Investing in the right Canadian dividend shares can be set up for considerable long -term growth. When choosing dividend shares for the long term, it is important to identify those who have the type of solid underlying companies that can support payments to shareholders. Fortunately, the TSX has no shortage High -quality dividend supplies In which you can invest for various financial goals.
Today we will look at three dividend shares that find their way to most investment portfolios.
Telus
Telus Corp. (TSX: T) is one of the three largest telcos in Canada, good for about a third of the market share. The telecom provider of $ 33.80 billion market cap has a defense company and offers internet, wireless, television and regular telephone services in Alberta and British Columbia.
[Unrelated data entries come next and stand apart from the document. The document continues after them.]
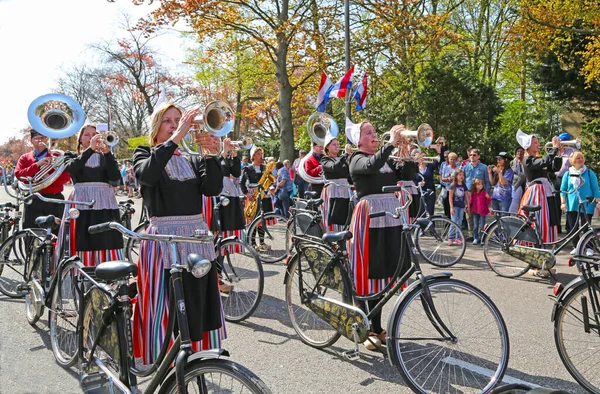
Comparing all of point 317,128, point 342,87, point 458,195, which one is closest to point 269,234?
point 317,128

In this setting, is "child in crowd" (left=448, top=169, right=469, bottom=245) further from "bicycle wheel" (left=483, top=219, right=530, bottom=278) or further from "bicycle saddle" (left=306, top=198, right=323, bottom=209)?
"bicycle saddle" (left=306, top=198, right=323, bottom=209)

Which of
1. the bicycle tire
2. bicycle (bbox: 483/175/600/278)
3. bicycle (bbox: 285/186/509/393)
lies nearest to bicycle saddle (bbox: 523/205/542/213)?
bicycle (bbox: 483/175/600/278)

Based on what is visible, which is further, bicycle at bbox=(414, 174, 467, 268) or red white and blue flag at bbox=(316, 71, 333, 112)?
red white and blue flag at bbox=(316, 71, 333, 112)

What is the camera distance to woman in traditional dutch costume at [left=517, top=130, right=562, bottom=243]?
25.1 feet

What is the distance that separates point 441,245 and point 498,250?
1.10m

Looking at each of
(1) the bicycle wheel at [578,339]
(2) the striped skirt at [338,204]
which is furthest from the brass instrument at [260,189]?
(1) the bicycle wheel at [578,339]

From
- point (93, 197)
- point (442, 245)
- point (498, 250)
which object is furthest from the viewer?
point (442, 245)

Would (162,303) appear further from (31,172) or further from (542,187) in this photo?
(542,187)

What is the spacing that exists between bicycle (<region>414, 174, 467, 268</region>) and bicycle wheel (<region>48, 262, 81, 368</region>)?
5.61m

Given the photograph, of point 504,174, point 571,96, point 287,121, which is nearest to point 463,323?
point 504,174

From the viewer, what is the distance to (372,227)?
15.3ft

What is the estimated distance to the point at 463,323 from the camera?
361cm

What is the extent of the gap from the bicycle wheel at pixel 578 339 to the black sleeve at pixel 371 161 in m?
1.70

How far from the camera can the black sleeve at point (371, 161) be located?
4328 millimetres
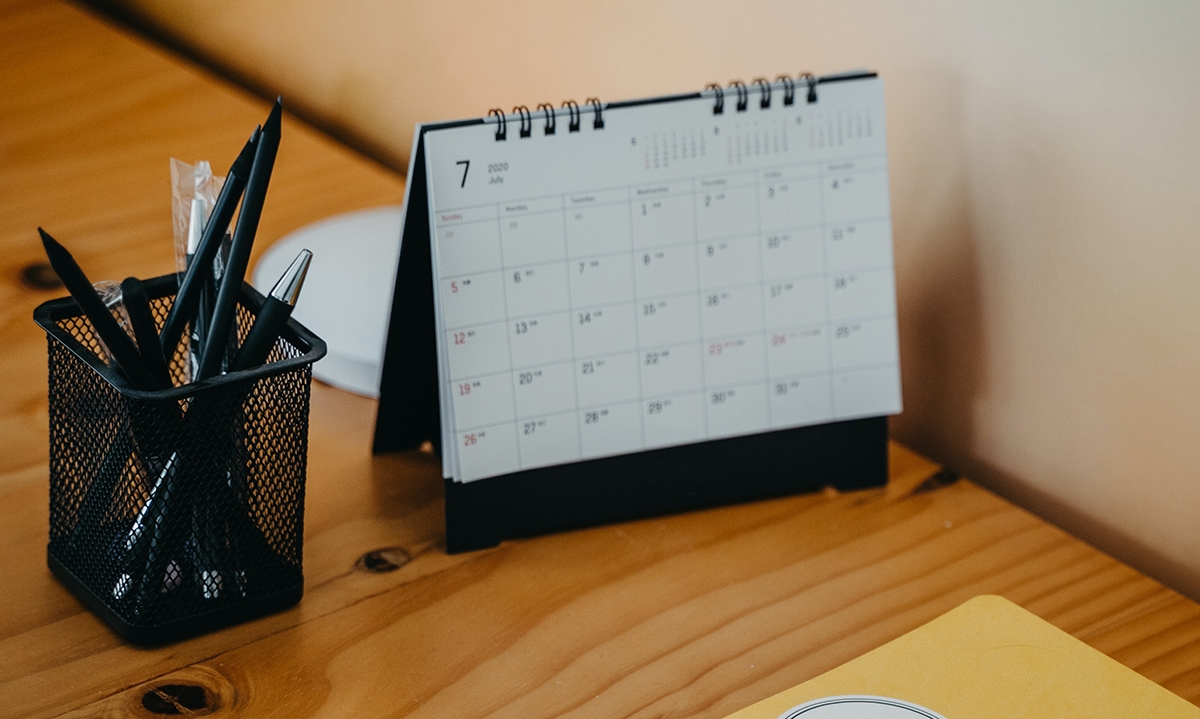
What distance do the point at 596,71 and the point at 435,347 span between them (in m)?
0.38

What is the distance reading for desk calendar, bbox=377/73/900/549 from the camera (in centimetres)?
63

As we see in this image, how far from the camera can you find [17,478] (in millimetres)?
680

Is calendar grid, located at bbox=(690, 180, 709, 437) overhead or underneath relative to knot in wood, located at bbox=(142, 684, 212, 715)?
overhead

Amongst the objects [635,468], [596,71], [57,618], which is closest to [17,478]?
[57,618]

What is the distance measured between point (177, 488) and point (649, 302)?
290 millimetres

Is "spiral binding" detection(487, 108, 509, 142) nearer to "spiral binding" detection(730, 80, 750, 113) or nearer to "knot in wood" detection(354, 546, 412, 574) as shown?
"spiral binding" detection(730, 80, 750, 113)

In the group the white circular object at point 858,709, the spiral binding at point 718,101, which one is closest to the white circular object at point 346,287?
the spiral binding at point 718,101

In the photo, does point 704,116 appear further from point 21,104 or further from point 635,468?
point 21,104

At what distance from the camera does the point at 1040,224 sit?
68cm

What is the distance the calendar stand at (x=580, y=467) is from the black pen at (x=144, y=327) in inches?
5.9

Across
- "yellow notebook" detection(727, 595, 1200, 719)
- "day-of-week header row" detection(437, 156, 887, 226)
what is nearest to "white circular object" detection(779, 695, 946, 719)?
"yellow notebook" detection(727, 595, 1200, 719)

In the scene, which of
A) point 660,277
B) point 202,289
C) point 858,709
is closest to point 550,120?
point 660,277

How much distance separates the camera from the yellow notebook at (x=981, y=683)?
1.67 ft

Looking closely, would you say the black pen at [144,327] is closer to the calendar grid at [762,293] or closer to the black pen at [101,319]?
the black pen at [101,319]
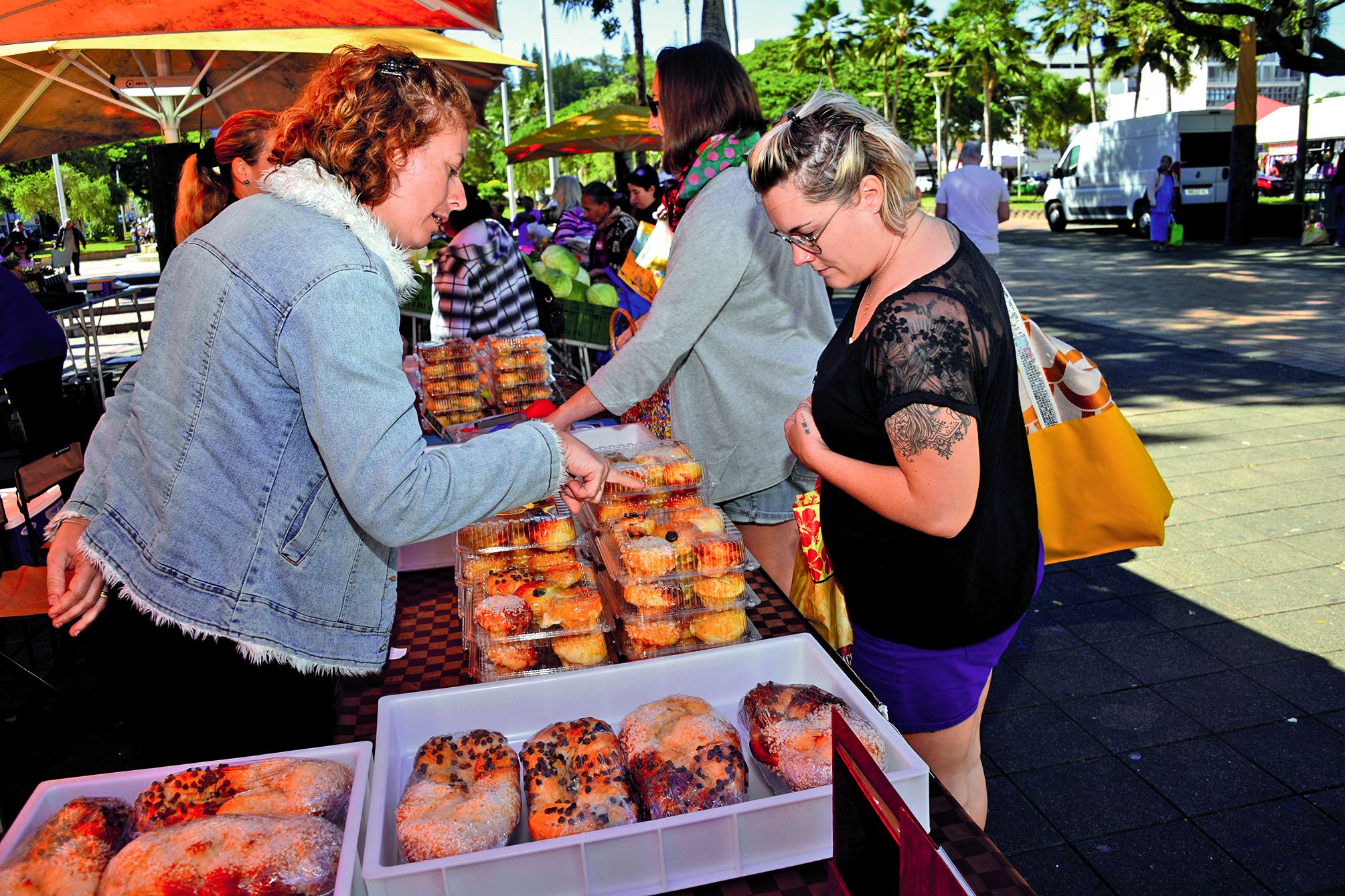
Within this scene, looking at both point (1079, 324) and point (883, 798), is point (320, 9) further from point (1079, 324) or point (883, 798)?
point (1079, 324)

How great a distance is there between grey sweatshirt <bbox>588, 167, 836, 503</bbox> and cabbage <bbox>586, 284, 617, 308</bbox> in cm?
310

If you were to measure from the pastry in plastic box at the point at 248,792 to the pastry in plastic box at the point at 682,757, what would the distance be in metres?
0.44

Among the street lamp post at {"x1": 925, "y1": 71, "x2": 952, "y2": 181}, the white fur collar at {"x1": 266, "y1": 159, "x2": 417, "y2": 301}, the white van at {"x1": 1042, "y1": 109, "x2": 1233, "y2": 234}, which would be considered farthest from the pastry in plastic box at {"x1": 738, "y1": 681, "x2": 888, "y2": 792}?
the street lamp post at {"x1": 925, "y1": 71, "x2": 952, "y2": 181}

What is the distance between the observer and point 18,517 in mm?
4562

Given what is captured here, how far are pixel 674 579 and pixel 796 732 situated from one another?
0.54 metres

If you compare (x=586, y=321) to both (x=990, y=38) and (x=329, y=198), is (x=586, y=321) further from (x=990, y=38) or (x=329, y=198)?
(x=990, y=38)

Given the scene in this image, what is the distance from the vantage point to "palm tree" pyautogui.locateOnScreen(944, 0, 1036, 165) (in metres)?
51.3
It also has a small wire line presence in Quebec.
The entire series on subscription -based services that it offers throughout the country combines with its growing segment of digital services to set it up for a stronger future. It has reliable income flows with which the company can regularly pay for every three -month payouts to its investors.
Telus shares currently acts for $ 22.02 per share and has a dividend yield of 7.56%.
Enbridge
Enbridge Inc. (TSX: ENB) is another favorite for dividend -seeking investors. The diversified energy company Possesses and operates an extensive network of MidStream assets that transport hydrocarbons in North America. It also has one of the largest utilities in the region under his belt, along with a growing portfolio of renewable energy assets.
The traditional energy activities of the company have enabled it to pay shareholders and increase the payments for more than 30 years. The natural gas segment offers predictable and stable cash flows to compensate for the impact of volatile raw material prices, and the portfolio of renewable energy is committed to more growth in a greener future for the energy industry.
Enbridge shares are currently being traded for $ 67.58 per share and has a dividend yield of 5.58%.
Bank of Nova Scotia
Bank of Nova Scotia (TSX: BNS) is one of the big six banks of Canada and another favorite for dividend -oriented investors. Although it may not be the largest Canadian bank in terms of market capitalization, the shares of $ 109.46 billion market capitalization have the largest international presence among close colleagues. The recent expansion of more North -American markets and the reduction of its Latin -American activities will probably introduce more stability in the coming years.
The international presence of the company offers fantastic growth potential for Scotiabank, giving it more opportunities to invest in growth. In turn, it can generate the type of cash flows to continue to finance its high -productive dividends to shareholders.
Scotiabank -shares are currently being traded for $ 88.16 per share and has a dividend yield of 4.99%.
Fool
It is important to remember that even the best dividend shares are not immune to risks. Given their reliable track records, business models and broad economic canals, they can, however, offer considerable returns due to dividends. A hypothetical $ 100,000 can look like this:
| Ticker | Recent price | Total investment | Number of shares | Dividend per share per year | Total annual payment |
| T | $ 22.02 | $ 30,000 | 1,362 | $ 1.66 | $ 2,260.92 |
| Take on | $ 67.58 | $ 35,000 | 517 | $ 3.77 | $ 1,949.09 |
| BNS | $ 88.16 | $ 35,000 | 397 | $ 4.40 | $ 1,746.80 |
| Total annual payment | $ 5,956.81 |
A hypothetical $ 100,000 that is invested in these three shares can return almost $ 6,000 a year and seeing annual bumps with dividend rises. Although you always have to diversify in different companies, the example paints a better picture of how $ 100,000 can get great returns for your self -driven portfolio.